The Federal Reserve Bank of New York's Center for Microeconomic Data released the April 2020 Survey of Consumer Expectations, which shows considerable deterioration in households' expectations about most economic outcomes, including household debt. The perceived probability of losing one's job reached a new series' high for the second consecutive month.
Median inflation expectations increased in April by 0.1 percentage point at the one-year horizon to 2.6% and by 0.2 percentage point at the three-year horizon to 2.6%. Respondents, however, increasingly disagree about the future path of inflation. The Fed's measure of disagreement (the difference between the 75th and 25th percentiles of inflation expectations), increased for the second consecutive month at both horizons (from 5.1% and 4.4% in March to 6.0% and 4.7% in April for one-year and three-year ahead inflation, respectively). Disagreement about one-year ahead inflation reached a new series high in April.
Median household income growth expectations dropped to 1.9% in April, reaching a new series low. The decrease was almost exclusively driven by respondents between the ages of 40 and 60. Additionally, 21.9% of respondents expect that their household income will decrease over the next year.
The average perceived probability of missing a minimum debt payment over the next three months increased for the second consecutive month to 16.2% in April, well above its 12-month trailing average of 11.9%.
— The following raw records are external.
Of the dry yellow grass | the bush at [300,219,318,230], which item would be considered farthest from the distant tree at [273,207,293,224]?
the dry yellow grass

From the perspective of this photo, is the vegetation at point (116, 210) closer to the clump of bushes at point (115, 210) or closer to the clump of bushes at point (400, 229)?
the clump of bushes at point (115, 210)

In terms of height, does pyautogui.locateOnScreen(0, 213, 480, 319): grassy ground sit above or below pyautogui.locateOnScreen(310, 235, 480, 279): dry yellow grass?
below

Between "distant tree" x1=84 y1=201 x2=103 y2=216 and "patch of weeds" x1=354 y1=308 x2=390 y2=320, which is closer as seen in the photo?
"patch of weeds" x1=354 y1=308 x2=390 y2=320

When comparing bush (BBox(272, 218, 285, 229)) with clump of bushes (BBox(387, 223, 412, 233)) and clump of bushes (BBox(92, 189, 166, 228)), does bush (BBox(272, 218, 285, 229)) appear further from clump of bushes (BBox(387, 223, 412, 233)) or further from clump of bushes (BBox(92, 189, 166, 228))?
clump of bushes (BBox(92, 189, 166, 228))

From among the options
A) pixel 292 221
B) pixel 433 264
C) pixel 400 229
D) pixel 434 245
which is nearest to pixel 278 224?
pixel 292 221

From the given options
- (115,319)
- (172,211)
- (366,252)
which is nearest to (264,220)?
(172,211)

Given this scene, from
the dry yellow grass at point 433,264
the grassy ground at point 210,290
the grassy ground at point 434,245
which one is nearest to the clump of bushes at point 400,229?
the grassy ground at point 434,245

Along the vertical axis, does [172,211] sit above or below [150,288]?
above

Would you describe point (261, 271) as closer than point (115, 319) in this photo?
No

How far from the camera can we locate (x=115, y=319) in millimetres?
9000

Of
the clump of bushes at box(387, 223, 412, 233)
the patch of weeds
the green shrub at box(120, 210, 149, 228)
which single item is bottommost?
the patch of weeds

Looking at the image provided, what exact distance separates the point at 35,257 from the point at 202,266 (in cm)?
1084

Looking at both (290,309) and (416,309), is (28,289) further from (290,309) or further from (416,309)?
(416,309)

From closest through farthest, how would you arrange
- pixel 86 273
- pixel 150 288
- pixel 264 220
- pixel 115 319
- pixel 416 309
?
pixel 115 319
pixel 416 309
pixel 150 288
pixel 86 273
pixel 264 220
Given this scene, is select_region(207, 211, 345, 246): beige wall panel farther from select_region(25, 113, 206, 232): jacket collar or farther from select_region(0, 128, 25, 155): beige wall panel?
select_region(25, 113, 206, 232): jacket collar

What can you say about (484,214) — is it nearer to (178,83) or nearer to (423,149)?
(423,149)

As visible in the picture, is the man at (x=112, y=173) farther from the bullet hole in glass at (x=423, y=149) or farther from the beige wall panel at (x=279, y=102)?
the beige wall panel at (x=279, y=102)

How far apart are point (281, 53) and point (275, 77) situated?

Perceptions about households' current financial situations compared to a year ago worsened for the second consecutive month, with 39.2% of respondents reporting to be worse off today than a year ago (versus 30.2% in March). Respondents are also increasingly pessimistic about their year-ahead financial situations with 31.6% of respondents expecting their households to be worse financially a year from now (versus 27.8% in March).
Additionally, perceptions of credit access compared to a year ago deteriorated sharply in April, with 48.0% of respondents reporting access to credit being harder, as compared to 32.1% in March. Expectations for year-ahead credit availability also deteriorated in April, with 46.7% of respondents expecting that credit will become harder to access, as compared to 38.8% in March.